The obtained results follow suggestions of M. E. Thompson [Discussion of the paper by A. K. Adhikari, A. Chaudhuri and K. Vijayan, Int. Stat. Rev. 52, 115-125 (1984; Zbl 0579.62007)]. A random response mechanism generates variables \(Z_ i\) independently and they are related with the true variable value \(Y_ i\) through a model such that \(E_ R(Z_ i)=a_ iY_ i+b_ i\) and \(E_ R(Z^ 2_ i)=a_ iY^ 2_ i+d_ i\). \(a_ i\), \(b_ i\) and \(d_ i\) are known variables and \(E_ R\) is the expectation with respect to the random response technique used. Two models \((M_ 1,M_ 2)\) are proposed for studying the behaviour of strategies. They fix certain properties of expectations, variances and covariances of the \(Y_ i's\). Classes of estimators are constructed.
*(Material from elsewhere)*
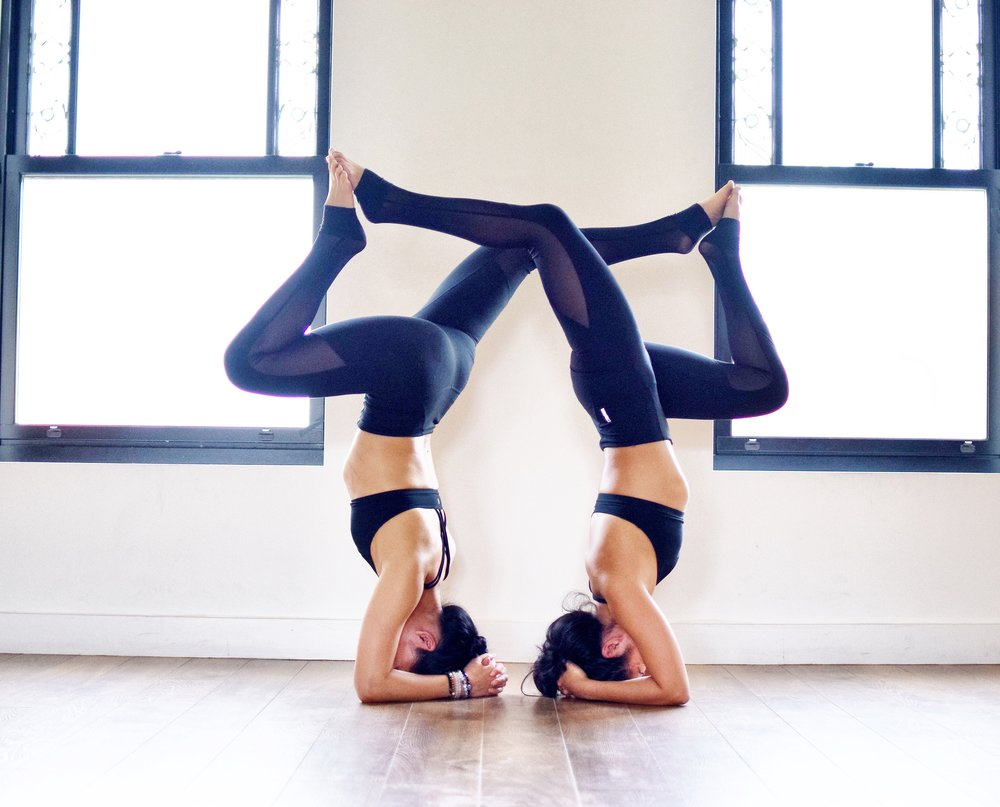 Su and Queenie doing partner yoga together in Toronto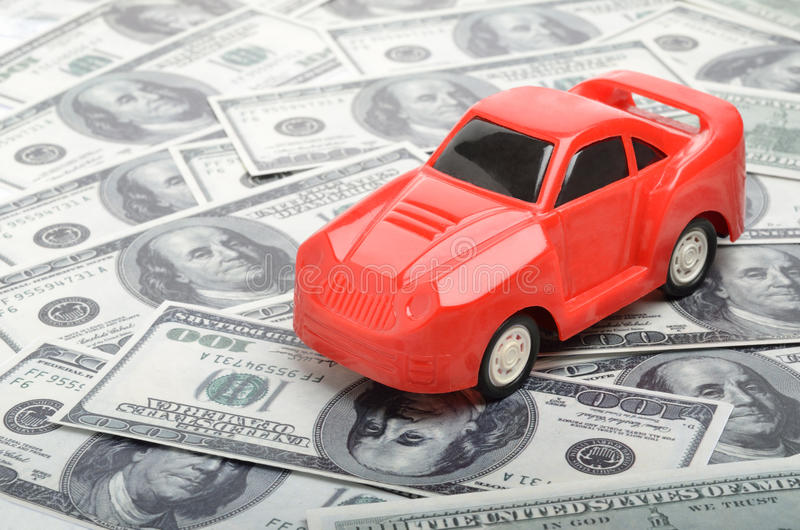 Cost of buying a car. Red car over a lot of dollar bills stock photos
The non-existence of uniformly minimum variance estimators is proved in Theorem 1 for the class \(C_ 1\). Theorem 2 proves the optimality of a certain strategy in the class \(C_ 2\) under \(M_ 2\) and in \(C_ 1\) if \(M_ 1\) is acceptable. When the linear correlation coefficient is zero \((M_ 3)\) the estimator proposed has always better results and if the V. P. Godambe and M. E. Thompson permutation model \((M_ 4)\) [Ann. Stat. 1, 1212-1221 (1973; Zbl 0275.62011)] holds the strategy still is optimum in \(C_ 1.\)
The paper brings an analysis of the optimality of the estimator when direct response is used. Different unequal probability strategies are studied and the errors formulae are worked out.